SHORT EXERCISE 1:
Answer these questions about the passage on Wilson's presidency, one per line:
(a) In what year was the Federal Trade Commission established?
(b) How many Americans were killed when the Lusitania was sunk?
(c) What did the Wilsons do with the wool from the sheep grazing on the White House lawn?

[start TEXT]

During his first term in office, Wilson dealt with a wide range of domestic issues. He helped persuade Congress to establish a land bank system for maintenance and improvement loans to farmers; re-enact a federal income tax; pass the Federal Reserve Act and establish a central bank; and approve the establishment of the Federal Trade Commission in 1914. He championed labor laws to institute an 8-hour day on railroads (and time-and-a-half for overtime), and to prohibit the shipment of any product produced by child labor in interstate commerce. Wilson also launched the National Park Service as part of the Interior Department. In 1918, during his second term, President Wilson changed his official stance and declared support of an amendment guaranteeing American women the right to vote; this was a major factor in turning the tide for woman suffrage. The 19th amendment was ratified on August 26, 1920.
President Wilson had to contend with two serious foreign policy problems during his first administration. The first was with Mexico, then roiling with revolutionary tumult following the 1913 assassination of its democratically elected president. The second foreign policy challenge was the struggle to remain neutral during World War I. After the German submarine U-20 sunk the Lusitania off the coast of Ireland killing 128 Americans in May 1915, Wilson asked Congress for permission to arm merchant ships to safeguard American lives and United States rights at sea. His skill at avoiding all-out hostilities with Mexico and in Europe helped him narrowly win reelection in 1916.
But in the early months of 1917 it became apparent that the United States and Germany were on a collision course. Germany's continued submarine warfare against neutral shipping and the revelation that German diplomats had tried to entice Mexico to go to war against the United States prompted Wilson to break off diplomatic relations in February, and on April 6 Wilson signed the war declaration. Over the course of the next 19 months, more than 4.7 million U.S. soldiers, sailors, and airmen jointed the Allies to fight for victory. More than 120,000 U.S. servicemen were lost before Germany surrendered on November 11, 1918.
Mrs. Wilson submerged her life in her husband's after the United States entered the conflict in 1917—trying to keep him fit under tremendous strain. When they were home in Washington, she made sure he took long evening drives and weekend river trips on the presidential yacht Mayflower. She also continued the practice of movies at the White House and occasional excursions to the theater. During the war, President and Mrs. Wilson were determined to set an example of frugality for American families, sacrificing and conserving to help with the war effort. They suspended entertaining at the White House and participated in programs publicizing their compliance with such U.S. Food Administration programs as meatless and wheatless days. The Wilsons also brought sheep to the White House to graze on the lawn and save manpower; they auctioned the wool to support the Red Cross.

[end TEXT]
[start DATASET RECORDS]

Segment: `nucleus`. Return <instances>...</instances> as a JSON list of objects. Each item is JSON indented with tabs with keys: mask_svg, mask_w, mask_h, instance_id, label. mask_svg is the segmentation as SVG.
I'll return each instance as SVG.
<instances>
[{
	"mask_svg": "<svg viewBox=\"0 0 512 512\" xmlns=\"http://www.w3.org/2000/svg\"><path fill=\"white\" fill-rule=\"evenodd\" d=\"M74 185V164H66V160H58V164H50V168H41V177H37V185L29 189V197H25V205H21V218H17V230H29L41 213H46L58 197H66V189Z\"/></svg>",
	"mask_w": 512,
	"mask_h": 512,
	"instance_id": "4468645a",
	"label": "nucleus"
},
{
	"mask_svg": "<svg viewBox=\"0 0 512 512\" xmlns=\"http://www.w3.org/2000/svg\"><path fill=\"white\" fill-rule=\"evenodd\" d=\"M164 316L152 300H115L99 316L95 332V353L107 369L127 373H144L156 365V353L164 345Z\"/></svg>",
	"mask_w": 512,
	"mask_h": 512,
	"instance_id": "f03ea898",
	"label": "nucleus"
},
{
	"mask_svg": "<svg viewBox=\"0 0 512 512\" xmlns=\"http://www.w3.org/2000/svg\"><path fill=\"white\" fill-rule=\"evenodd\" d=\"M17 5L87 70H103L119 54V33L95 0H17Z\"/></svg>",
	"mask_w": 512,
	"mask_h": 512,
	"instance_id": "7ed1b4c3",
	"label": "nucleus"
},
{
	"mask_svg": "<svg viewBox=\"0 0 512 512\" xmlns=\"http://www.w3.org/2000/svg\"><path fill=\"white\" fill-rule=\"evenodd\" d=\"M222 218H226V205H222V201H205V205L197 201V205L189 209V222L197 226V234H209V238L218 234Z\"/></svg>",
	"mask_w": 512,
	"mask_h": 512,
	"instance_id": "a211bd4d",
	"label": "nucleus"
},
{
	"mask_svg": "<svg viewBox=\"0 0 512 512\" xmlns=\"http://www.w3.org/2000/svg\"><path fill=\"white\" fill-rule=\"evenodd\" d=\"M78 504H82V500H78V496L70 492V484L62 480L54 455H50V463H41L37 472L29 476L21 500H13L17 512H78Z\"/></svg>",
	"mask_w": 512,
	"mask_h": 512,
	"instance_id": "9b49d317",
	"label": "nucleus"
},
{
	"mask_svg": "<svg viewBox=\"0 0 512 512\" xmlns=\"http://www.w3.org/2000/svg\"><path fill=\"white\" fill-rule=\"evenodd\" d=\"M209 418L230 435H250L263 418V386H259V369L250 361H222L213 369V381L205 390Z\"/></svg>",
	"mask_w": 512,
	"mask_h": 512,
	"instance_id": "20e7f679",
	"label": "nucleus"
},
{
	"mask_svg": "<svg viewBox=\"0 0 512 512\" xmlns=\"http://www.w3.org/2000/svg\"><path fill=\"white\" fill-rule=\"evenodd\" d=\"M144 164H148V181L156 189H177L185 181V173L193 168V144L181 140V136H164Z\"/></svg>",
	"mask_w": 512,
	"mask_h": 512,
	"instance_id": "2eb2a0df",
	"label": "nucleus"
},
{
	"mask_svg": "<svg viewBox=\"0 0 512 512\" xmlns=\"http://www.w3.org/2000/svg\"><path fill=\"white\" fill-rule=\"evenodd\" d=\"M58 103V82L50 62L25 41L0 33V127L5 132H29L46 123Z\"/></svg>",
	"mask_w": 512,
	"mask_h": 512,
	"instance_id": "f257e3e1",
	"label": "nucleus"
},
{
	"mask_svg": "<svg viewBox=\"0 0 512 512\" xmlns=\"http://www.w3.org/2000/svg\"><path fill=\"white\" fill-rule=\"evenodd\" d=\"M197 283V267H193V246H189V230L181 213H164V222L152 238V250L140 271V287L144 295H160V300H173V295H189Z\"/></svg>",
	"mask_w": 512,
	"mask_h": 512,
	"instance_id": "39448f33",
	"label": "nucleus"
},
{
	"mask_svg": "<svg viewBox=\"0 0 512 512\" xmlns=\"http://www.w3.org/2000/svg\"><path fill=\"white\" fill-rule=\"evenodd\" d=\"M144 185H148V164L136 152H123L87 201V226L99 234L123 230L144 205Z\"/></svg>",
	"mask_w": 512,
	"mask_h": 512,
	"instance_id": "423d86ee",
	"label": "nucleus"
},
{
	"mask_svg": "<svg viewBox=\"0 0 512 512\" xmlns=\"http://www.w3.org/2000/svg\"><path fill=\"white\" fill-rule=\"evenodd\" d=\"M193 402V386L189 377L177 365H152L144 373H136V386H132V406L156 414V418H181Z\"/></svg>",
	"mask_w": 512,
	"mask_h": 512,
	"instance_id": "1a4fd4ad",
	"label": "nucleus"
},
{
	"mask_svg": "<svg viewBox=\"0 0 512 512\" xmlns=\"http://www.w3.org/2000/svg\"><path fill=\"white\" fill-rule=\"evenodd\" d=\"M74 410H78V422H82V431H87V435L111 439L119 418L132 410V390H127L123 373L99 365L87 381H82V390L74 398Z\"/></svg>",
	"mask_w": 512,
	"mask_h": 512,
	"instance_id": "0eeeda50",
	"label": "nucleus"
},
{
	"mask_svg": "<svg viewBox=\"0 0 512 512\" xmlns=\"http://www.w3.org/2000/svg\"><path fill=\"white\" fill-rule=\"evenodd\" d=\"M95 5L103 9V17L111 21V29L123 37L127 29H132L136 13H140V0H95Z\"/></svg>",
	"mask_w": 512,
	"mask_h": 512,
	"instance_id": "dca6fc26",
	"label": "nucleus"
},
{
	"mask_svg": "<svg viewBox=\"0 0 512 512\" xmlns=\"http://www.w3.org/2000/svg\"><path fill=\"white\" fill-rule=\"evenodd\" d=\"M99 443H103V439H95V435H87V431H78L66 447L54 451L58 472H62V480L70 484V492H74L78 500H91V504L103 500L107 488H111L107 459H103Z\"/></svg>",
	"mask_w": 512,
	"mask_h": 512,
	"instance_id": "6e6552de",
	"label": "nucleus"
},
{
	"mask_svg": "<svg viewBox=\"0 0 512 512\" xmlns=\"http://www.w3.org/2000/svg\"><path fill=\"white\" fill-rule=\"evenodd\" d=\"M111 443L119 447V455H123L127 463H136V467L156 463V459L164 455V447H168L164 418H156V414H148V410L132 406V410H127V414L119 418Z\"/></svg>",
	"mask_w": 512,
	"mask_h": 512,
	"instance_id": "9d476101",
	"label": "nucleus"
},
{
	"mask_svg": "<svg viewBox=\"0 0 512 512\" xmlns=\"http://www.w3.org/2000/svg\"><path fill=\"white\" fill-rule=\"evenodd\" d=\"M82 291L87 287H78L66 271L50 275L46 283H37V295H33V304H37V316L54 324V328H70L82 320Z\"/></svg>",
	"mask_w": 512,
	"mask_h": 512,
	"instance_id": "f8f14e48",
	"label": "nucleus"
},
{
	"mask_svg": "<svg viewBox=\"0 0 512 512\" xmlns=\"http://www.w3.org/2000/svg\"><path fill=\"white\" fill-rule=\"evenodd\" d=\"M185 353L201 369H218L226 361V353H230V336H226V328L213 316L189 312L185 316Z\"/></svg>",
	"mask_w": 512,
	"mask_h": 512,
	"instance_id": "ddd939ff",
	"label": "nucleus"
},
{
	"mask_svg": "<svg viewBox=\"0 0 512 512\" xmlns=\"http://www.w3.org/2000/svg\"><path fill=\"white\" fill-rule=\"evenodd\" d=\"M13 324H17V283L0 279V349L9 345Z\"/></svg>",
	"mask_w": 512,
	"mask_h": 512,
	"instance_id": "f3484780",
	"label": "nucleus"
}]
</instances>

[end DATASET RECORDS]

SHORT EXERCISE 2:
In the listing, change every "instance_id" to "object_id" in the lines from its first line through the line containing "164H148V181L156 189H177L185 181V173L193". Return only those lines, with nothing else altered.

RESPONSE 1:
(a) 1914
(b) 128
(c) They auctioned it to support the Red Cross.

RESPONSE 2:
Segment: `nucleus`. Return <instances>...</instances> as a JSON list of objects. Each item is JSON indented with tabs with keys: mask_svg, mask_w, mask_h, object_id, label. mask_svg is the segmentation as SVG.
I'll return each instance as SVG.
<instances>
[{
	"mask_svg": "<svg viewBox=\"0 0 512 512\" xmlns=\"http://www.w3.org/2000/svg\"><path fill=\"white\" fill-rule=\"evenodd\" d=\"M74 185V164H66V160H58V164H50V168H41V177H37V185L29 189V197H25V205H21V218H17V230H29L41 213H46L58 197H66V189Z\"/></svg>",
	"mask_w": 512,
	"mask_h": 512,
	"object_id": "4468645a",
	"label": "nucleus"
},
{
	"mask_svg": "<svg viewBox=\"0 0 512 512\" xmlns=\"http://www.w3.org/2000/svg\"><path fill=\"white\" fill-rule=\"evenodd\" d=\"M164 316L152 300H115L99 316L95 332V353L107 369L127 373H144L156 365V353L164 345Z\"/></svg>",
	"mask_w": 512,
	"mask_h": 512,
	"object_id": "f03ea898",
	"label": "nucleus"
},
{
	"mask_svg": "<svg viewBox=\"0 0 512 512\" xmlns=\"http://www.w3.org/2000/svg\"><path fill=\"white\" fill-rule=\"evenodd\" d=\"M17 5L87 70H103L119 54V33L95 0H17Z\"/></svg>",
	"mask_w": 512,
	"mask_h": 512,
	"object_id": "7ed1b4c3",
	"label": "nucleus"
},
{
	"mask_svg": "<svg viewBox=\"0 0 512 512\" xmlns=\"http://www.w3.org/2000/svg\"><path fill=\"white\" fill-rule=\"evenodd\" d=\"M222 218H226V205H222V201H205V205L197 201V205L189 209V222L197 226V234H209V238L218 234Z\"/></svg>",
	"mask_w": 512,
	"mask_h": 512,
	"object_id": "a211bd4d",
	"label": "nucleus"
},
{
	"mask_svg": "<svg viewBox=\"0 0 512 512\" xmlns=\"http://www.w3.org/2000/svg\"><path fill=\"white\" fill-rule=\"evenodd\" d=\"M78 504H82V500H78V496L70 492V484L62 480L54 455H50V463H41L37 472L29 476L21 500H13L17 512H78Z\"/></svg>",
	"mask_w": 512,
	"mask_h": 512,
	"object_id": "9b49d317",
	"label": "nucleus"
},
{
	"mask_svg": "<svg viewBox=\"0 0 512 512\" xmlns=\"http://www.w3.org/2000/svg\"><path fill=\"white\" fill-rule=\"evenodd\" d=\"M209 418L230 435H250L263 418V386H259V369L250 361H222L213 369V381L205 390Z\"/></svg>",
	"mask_w": 512,
	"mask_h": 512,
	"object_id": "20e7f679",
	"label": "nucleus"
},
{
	"mask_svg": "<svg viewBox=\"0 0 512 512\" xmlns=\"http://www.w3.org/2000/svg\"><path fill=\"white\" fill-rule=\"evenodd\" d=\"M144 164H148V181L156 189H177L185 181V173L193 168V144L181 140V136H164Z\"/></svg>",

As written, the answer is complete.